» **REQUIREMENT**
In the post below about China and the credit crisis, what kind of crisis does the writer say the world is in, rather than a sub-prime crisis?

» **EXTRACTED TEXT**
Friday, October 17, 2008

China, the World's Factory, and the credit crisis

Image of a warship anchored in Hong KongDear Gentle Reader,

As your humble scribe sits in Hong Kong, reading the daily news and talking to people, he is reminded of 1999 when he left Asia.  

That was two years after the last Asian economic crisis had churned its way through the world; the financial fallout forced your scribe out of Asia.

It was like a financial war had hit the region, and the world. 

My company had failed and so had most of the economies in Asia. 

I left just before the economy turned around and just after my company past the point of no return.

I find the disconnect between what I read on the current global financial crisis, what I see here and now in Hong Kong and China, and what I remember from the 1997-1999 Asian economic crisis disconcerting.

This is not a sub-prime crisis we are in, this is a cash flow crisis.  

A cash flow problem is when you have money coming in, but you don't have it today. 

Today you want to buy fancy clothes, or you have to pay your mortgage or your tuition, or you desperately need to buy supplies to fulfill your contractual requirements to do your next job. Further, if you cannot buy those supplies for your next job, then you cannot  keep the contract, so then you really will be out of money in the future.

Cash flow problems kill most companies. 

That is what all of the talk about the credit crisis means: dead companies and unemployed workers.

Dropping asset prices are not a problem for most of us.  

Dropping asset prices look terrible (stop looking at your investment portfolio), but most people do not finance purchases based on their portfolio.

Dropping asset prices are a massive problem if you rely on your portfolio to finance your life like retirees, charities and foundations, and some public bodies do.

I note that dropping asset prices, when the drop is large and sudden, effect and help create a credit crisis, but I believe that the credit crisis is the real killer in the room. 

The credit crisis is the killer whom you have to avoid if you want to make it alive to the final credits of this financial horror film.

Rising asset prices, such as the 231 million % inflation, as of July 2008 in Zimbabwe, as reported in the NY Times, hurts people. 

Falling asset prices are not so bad, as long as you still have cash coming in. And as long as you are not afraid to spend some of that cash that is coming in.

So, while the news outlets focus on stock market declines, that is not what is really important.

What is important is that the financial intermediaries (banks, insurance companies, and others) who aid in distributing money are now cash poor, because of the way they have handled their portfolios of their own and other people's money.

Today, financial intermediaries can no longer distribute money efficiently, which is the economic purpose of a financial intermediary.

Image of a banknote drawn on the Bank of HellSo cash is scarce.

Credit is tight.

That matters to the consumer if you want to buy a house or a car and cannot get a well-priced mortgage or loan.

This matters much more to companies who generally face stiffer credit applications, who pay much more for credit, and who watch their credit facilities cease to exist much faster.

» **RECORDED INFORMATION**
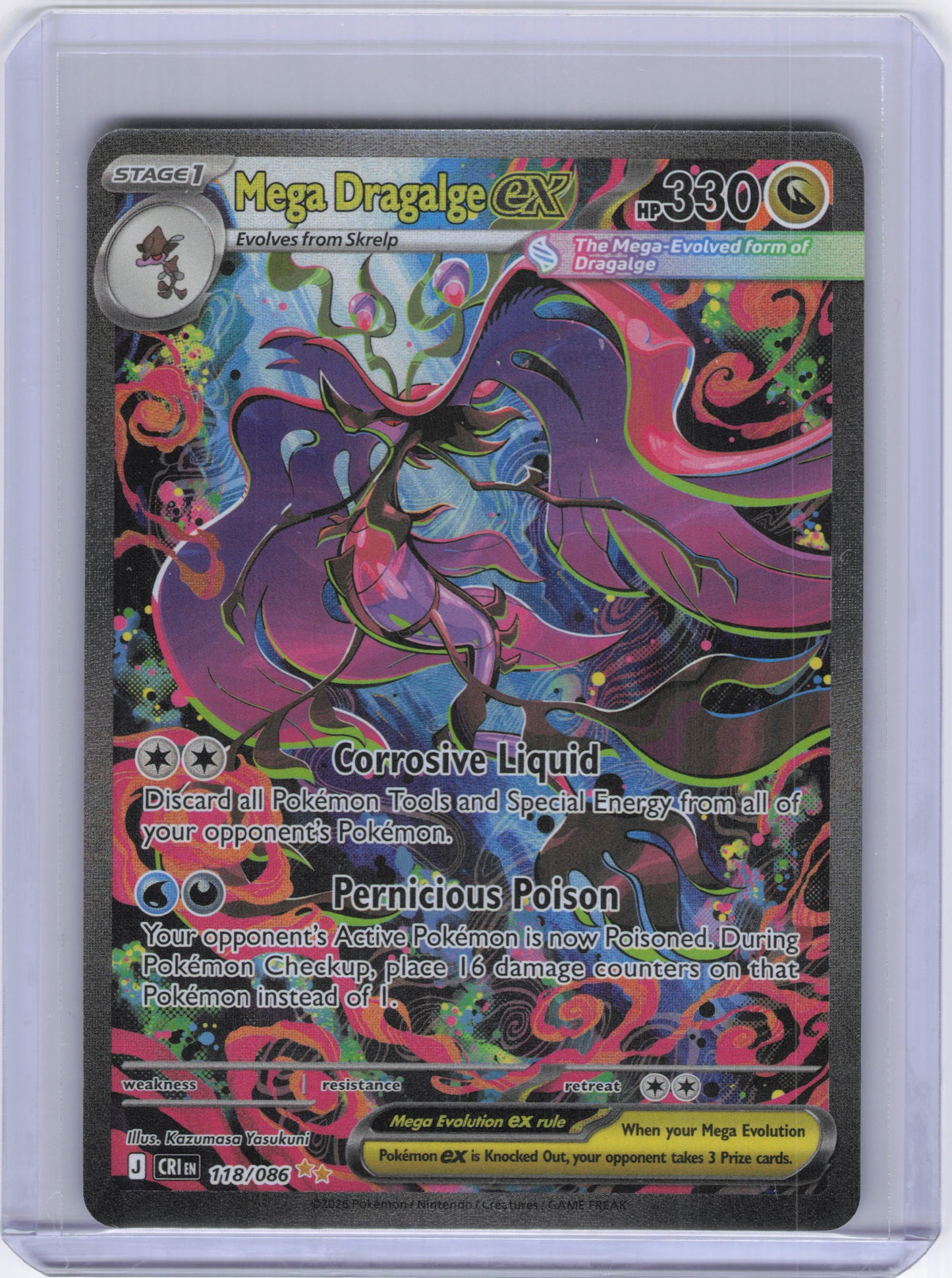 Mega Dragalge ex - 118/086 - ME04: Chaos Rising (CRI)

» **RESPONSE BOX**
A cash flow crisis.